To accomplish this, the EK9 compiler visits the AST a number of times (in phases). Importantly some of these phases can process code structures concurrently on a per file basis. The EK9 compiler has been designed to use multi-core CPU's from the outset.
Phase Zero
Accepts source files that are to be compiled and parses them concurrently. The parsing of source files is quite an expensive operation. This phase leverages Java ANTLR to parse and validate the overall syntactic structure of the EK9 source code. The errors at this level are ANTLR generated. This is only focussed on syntax and not semantics (i.e. the meaning of the code).
The main issues in parsing are:
Reading data from slow storage (yes SSD's are slow)
Breaking that source data text into Lexemes
Building an Abstract Syntax Tree (AST) via the grammar
Given that most applications consist of hundreds if not thousands of source files (and that EK9 always works from source), it is essential that the above process is carried out quickly.
With the advent of widespread availability of multi-core CPU's, increasing cpu-core count and memory - concurrent file processing is viable.
However, this also means that the EK9 compiler will use a significant amount of memory. It is designed from the outset to only use memory, no file paging is employed at all. Big programs will require big memory and lots of CPU’s. But really modern development should at least try not be build huge monolithic applications where possible. They should be designed to be modular.
It is during this phase that an appropriate error listener is configured and associated with each source file. Subsequent phases will emit errors in compilation using this error listener object.
See code documentation for details of phase zero.
Phases 1-5 include layered and progressive semantic checks over and above enriching the internal Symbol definition and processing.
Phase One
Once each EK9 source file has been loaded and parsed it can be 'visited'. This means the AST can be traversed and Symbols defined by the EK9 developer can be identified and recorded. This all from data now held in memory.
This is in effect the first real 'pass' through the EK9 code, it is run in a concurrent manner. However, this is where things start to get complex.
Where multiple EK9 source files form part of the same module the Symbols must all be recorded in that same module. Moreover they must not clash with each other.
To accomplish this, the EK9 compiler protects modules with concurrency locks. This is designed to prevent multiple processing threads altering the internal state at the same time.
There is actually multiple forms of Symbol recording:
Against an AST tree node
Within a module
Within some form of aggregate/function in a module
It is also during phase one that types are identified (where possible) on variables and properties. Typically these are just when literals are used, in general this is the approach the EK9 compiler takes.

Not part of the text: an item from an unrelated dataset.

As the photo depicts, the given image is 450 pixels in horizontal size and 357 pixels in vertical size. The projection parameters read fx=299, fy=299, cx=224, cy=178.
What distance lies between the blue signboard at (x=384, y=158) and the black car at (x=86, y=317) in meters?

It builds up a more detailed picture of the types as each of the phases is processed.
See phase one details for some of the many functions that get called during this phase. These are all just basic checks over and above the ANTLR grammar.
In general the ANTLR grammar has been made more flexible and simpler, this has enabled more rules and better error messages to be built into the EK9 compiler. It also simplifies the grammar to some extent.
Phase Two
During Phase One all of the main aggregates and functions will have been defined in a very basic skeleton form, this phase starts to add more detail around those constructs mainly focusing on type information.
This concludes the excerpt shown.